Kannst du dir vorstellen, mit PSLab nach Mar Mikhael zurückzukehren?
Nein, das kommt für mich nicht infrage. Ich war noch ziemlich jung, als ich begann, an diesem Ort meine Firma aufzubauen. Ich hatte zuvor in London und Kanada gelebt und war voller Energie und Hoffnung, als ich nach Beirut kam. Nach der Explosion war ich extrem wütend. Zwei Wochen später hatten wir das gesamte Headquarter einschließlich der Designabteilung nach Bouar nördlich von Beirut verlegt, wo sich zuvor bereits die Manufaktur befand. Ich mag die kreative Atmosphäre dort – es ist so, als ob man in der Küche wohnen würde.

Hatte die Explosion wirtschaftliche Folgen für PSLab?
Glücklicherweise nicht, denn der lokale Markt war für uns nie wirklich interessant. Wir haben seit etwa 2010 eine Wirtschaftskrise im Libanon, weshalb ich beschlossen hatte, dass wir uns auf den internationalen Markt konzentrieren. Wir sind aber in anderer Weise betroffen, beispielsweise durch die Korruption, die extrem hohe Inflation und die Energiekrise.

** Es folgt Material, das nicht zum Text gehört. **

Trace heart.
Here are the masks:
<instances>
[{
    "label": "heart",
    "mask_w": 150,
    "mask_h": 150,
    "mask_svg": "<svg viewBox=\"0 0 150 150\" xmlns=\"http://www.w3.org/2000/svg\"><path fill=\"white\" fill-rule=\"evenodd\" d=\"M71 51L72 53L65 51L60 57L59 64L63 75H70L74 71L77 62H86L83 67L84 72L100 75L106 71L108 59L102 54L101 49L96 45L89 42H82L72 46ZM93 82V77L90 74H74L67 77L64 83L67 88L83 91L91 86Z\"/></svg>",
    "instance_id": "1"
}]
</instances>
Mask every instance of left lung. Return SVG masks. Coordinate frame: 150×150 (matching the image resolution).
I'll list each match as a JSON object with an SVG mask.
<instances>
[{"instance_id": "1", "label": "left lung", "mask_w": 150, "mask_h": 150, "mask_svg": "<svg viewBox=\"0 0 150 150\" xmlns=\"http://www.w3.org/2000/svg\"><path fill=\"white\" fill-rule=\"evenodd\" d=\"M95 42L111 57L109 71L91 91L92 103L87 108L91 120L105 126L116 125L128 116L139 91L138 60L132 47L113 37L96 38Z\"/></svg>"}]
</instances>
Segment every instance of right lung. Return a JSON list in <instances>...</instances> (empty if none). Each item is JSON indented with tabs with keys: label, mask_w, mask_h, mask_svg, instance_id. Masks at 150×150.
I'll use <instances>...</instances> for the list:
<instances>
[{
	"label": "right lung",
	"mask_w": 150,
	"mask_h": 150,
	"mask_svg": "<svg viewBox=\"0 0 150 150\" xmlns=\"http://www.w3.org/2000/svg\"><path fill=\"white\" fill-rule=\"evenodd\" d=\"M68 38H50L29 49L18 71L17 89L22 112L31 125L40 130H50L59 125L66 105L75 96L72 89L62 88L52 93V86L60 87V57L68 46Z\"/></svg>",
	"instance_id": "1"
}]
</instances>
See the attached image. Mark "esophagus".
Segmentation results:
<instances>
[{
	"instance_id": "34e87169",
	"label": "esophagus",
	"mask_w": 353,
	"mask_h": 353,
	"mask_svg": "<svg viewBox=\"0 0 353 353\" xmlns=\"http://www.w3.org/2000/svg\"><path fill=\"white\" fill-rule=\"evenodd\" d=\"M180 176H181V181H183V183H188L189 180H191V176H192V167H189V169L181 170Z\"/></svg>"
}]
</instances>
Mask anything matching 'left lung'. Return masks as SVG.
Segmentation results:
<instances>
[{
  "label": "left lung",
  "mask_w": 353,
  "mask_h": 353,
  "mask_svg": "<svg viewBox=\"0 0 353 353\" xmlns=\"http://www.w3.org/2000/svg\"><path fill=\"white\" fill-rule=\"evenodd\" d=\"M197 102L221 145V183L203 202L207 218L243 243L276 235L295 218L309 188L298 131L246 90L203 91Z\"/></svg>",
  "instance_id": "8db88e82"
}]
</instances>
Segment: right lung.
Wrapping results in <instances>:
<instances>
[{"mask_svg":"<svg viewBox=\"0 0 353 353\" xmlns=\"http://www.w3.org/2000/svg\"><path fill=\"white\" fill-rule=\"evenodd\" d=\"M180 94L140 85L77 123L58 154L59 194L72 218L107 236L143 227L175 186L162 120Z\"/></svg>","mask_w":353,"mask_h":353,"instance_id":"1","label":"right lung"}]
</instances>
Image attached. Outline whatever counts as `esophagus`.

Wir sind mit Dimitri Saddi vom ehemaligen Headquarter in Mar Mikhael nach Achrafieh gefahren, einem Stadtteil von Beirut mit schönen Gebäuden aus der Jahrhundertwende und Bauhaus-Architektur. Der 52-Jährige wohnt in einer Penthouse-Maisonette in einem Hochhaus – überall sieht man die Leuchten und Lichtsysteme von PSLab. Auch auf der Terrasse, von der man über die Stadt und das Mittelmeer blickt.

Du hast PSLab im Jahr 2004 gegründet. Wie hat alles angefangen?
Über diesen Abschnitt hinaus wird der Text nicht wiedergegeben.